# Detroit / Downriver Area Sub Needed



## Eyesell (Nov 7, 2003)

I have a couple of large accounts that my partner and I will require an additional plow truck, we're located in the Detroit Metro Area, the accounts are downriver, Allen Park and possibly one in Westland. 
Pay is by the hr. but is negotiable based on plowing experience and equipment. I have an extra truck if needed but prefer you to have your own.

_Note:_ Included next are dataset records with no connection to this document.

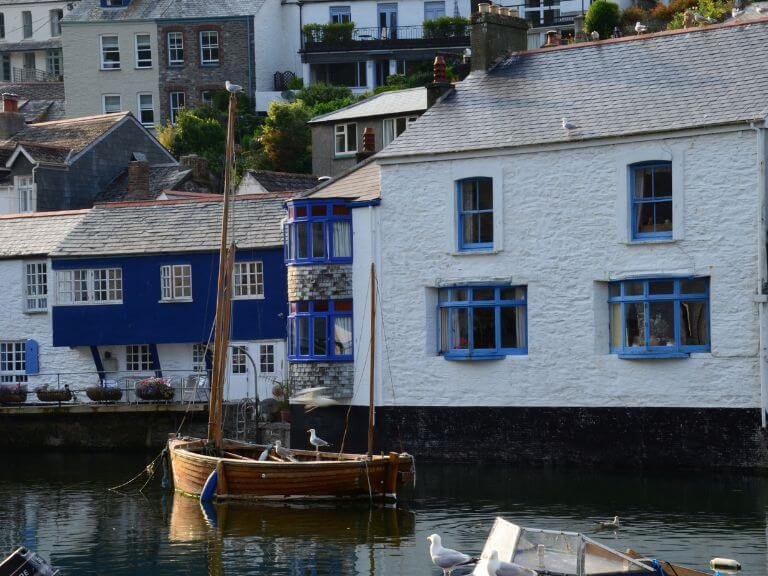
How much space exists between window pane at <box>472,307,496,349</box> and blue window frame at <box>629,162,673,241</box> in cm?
449

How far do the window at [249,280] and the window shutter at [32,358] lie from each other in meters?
7.78

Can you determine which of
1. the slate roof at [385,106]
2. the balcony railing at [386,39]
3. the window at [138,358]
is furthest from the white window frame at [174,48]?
the window at [138,358]

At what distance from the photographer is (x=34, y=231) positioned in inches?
2205

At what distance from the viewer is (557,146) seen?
40812mm

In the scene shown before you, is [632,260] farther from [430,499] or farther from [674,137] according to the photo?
[430,499]

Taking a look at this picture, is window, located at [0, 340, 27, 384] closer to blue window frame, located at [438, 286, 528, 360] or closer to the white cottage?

Let me know if your interested as I would like to get someone lined up.

Thanks


----------



## Eyesell (Nov 7, 2003)

Man, I thought for sure I'd have a hit by now but guess I'll be extra busy this year, oh well


----------



## HC PROPERTY M (Sep 2, 2010)

*Sub contract*

Hi iam located in the romulus,mi area if your still looking for dependable subs drop me a email i have 3 trucks to picks one dump truck @ [email protected]


----------



## Stuffdeer (Dec 26, 2005)

Eyesell-

I might be able to help you out this year. I should be picking my 2011 F-350 with a Western Wideout on it this week.


----------



## Leisure Time LC (Jul 1, 2007)

I have 5 trucks and would be interested in the one in westland


----------



## Eyesell (Nov 7, 2003)

Westland is covered, we may need someone for the downriver area, my original post was from 2007.

I'll PM you very soon..


----------



## BossPlow2010 (Sep 29, 2010)

Are there any lots further downriver than Allen Park such as Flat Rock or Trenton?


----------